Another study, was performed to investigate the allelopathic potential of Schinus molle and Schinus terebinthifolius EOs on onion and lettuce germination and initial growth, given the well-known biological activities of several of the terpenoid compounds found in EOs. Leaves were collected in Porto Alegre City (30° 1′ 39.73″ S51°13′ 43.45″ W), State of Rio Grande do Sul, Brazil. At least six plants of each species were sampled. S. molle EO contained betapinene as a major compound, also containing limonene and betapinene.23

Twenty-two components were identified in leaf EO of S. molle, collected in autumn in the Évora region, in southeast Portugal; representing 69.3 % of monoterpenes and 17.0 % of sesquiterpenes.
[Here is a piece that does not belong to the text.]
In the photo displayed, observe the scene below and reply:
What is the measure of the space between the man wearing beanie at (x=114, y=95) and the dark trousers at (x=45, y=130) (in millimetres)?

Leaf EO was characterized mainly by alfaphellandrene (25.9 %), limonene (11.7 %), betamyrcene (11.1 %), betaphellandrene (10.5 %) and elemol (9.0 %).24

Was observed in this study, compared with previously published studies,22-24 there was a difference in the chemical composition of the EOs from samples collected in the same region. Differences on chemical composition suggest the presence of different chemotypes of S. molle.25 In EOs, constituents and concentrations depend not only on the plant species. Among the various factors that influence the chemical composition, the most important are the origin of the plant, plant part used, the stage of plant development, climate and growing conditions such as temperature, soil and fertilizer and distillation conditions and storage.26

The identification of the presence of bicyclogermacrene (20.5 %), betacaryophyllene (19.7 %) and spathulenol (19.2 %) in the present leaf EO can justify the use of S. molle in traditional medicine.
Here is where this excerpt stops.